Figure 2. Optimized geometries of (a) 1,1-dilithiocyclopropane and (b) 3,3-dilithiocyclopropene systems. (c) The molecular structure of V2(2,6-dimethoxyphenyl)4 features a V≡V triple bond and two planar tetracoordinate carbon (ptC) centers. The H atoms are omitted for clarity. (d) Optimized D6h symmetric structure of C6Li6.
Figure 3. Optimized geometries of (a) cis-CSi2Al2, (b) trans-CSi2Al2, (c) cis-CSi2Ga2, (d) trans-CSi2Ga2, (e) cis-CGe2Al2, and (f) trans-CGe2Al2 systems. Structure (a) has 1.16 kcal mol−1 lower energy than structure (b). Structure (c) has 2.01 kcal mol−1 higher energy than structure (d). Structure (e) has 2.87 kcal mol−1 lower energy than structure (f).
With the use of Li as ligand atoms, a series of ptC species can be adapted [8]. For example, the replacement of the CH2 group in the 1,1-dilithiocyclopropane (Figure 2a) molecule by isoelectronic NH and O generates ptC structures 4a and 4b, respectively (Figure 4). The 4c and 4d ptC structures are also generated by attaching 4a to a heterocyclic system and a benzene ring, respectively. These 4c and 4d species are more viable targets due to the dominance of the aromaticity of imidazole.
Figure 4. Optimized geometries of (ad) computationally predicted dilithium ptC compounds.

2. Planar Pentacoordinate Carbons (ppCs)

The idea of ptC is expanded to the probability and representation of systems with ppC centers [50]. In 1995, Bolton et al. reported the singlet 1,1-dilithioethene molecule (Figure 5a) with the help of the ab initio quantum mechanical methods, which show the ppC local minimum structure having 7.2 kcal mol−1 more energy compared to the lowest-energy isomer with a ptC atom [51]. The barrier height for the interconversion between the ppC and the lowest-energy ptC isomers is approximately 0.4 kcal mol−1 indicating that it is impossible to characterize the ppC isomer experimentally.

§

## Instructions to follow:
According to the passage on planar carbon centers, how much more energy does the 1,1-dilithioethene ppC local minimum have than the lowest-energy isomer with a ptC atom? The material after this passage doesn't factor into anything here.

## Provided material:

§

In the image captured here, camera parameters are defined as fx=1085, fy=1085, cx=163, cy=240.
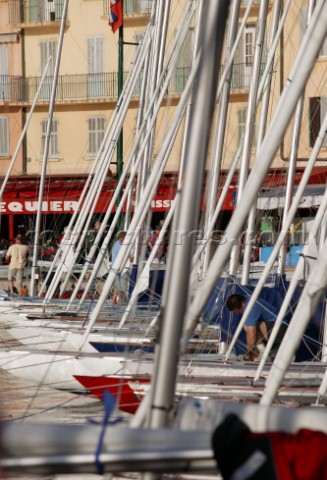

§

## Written response:
7.2 kcal mol−1 more.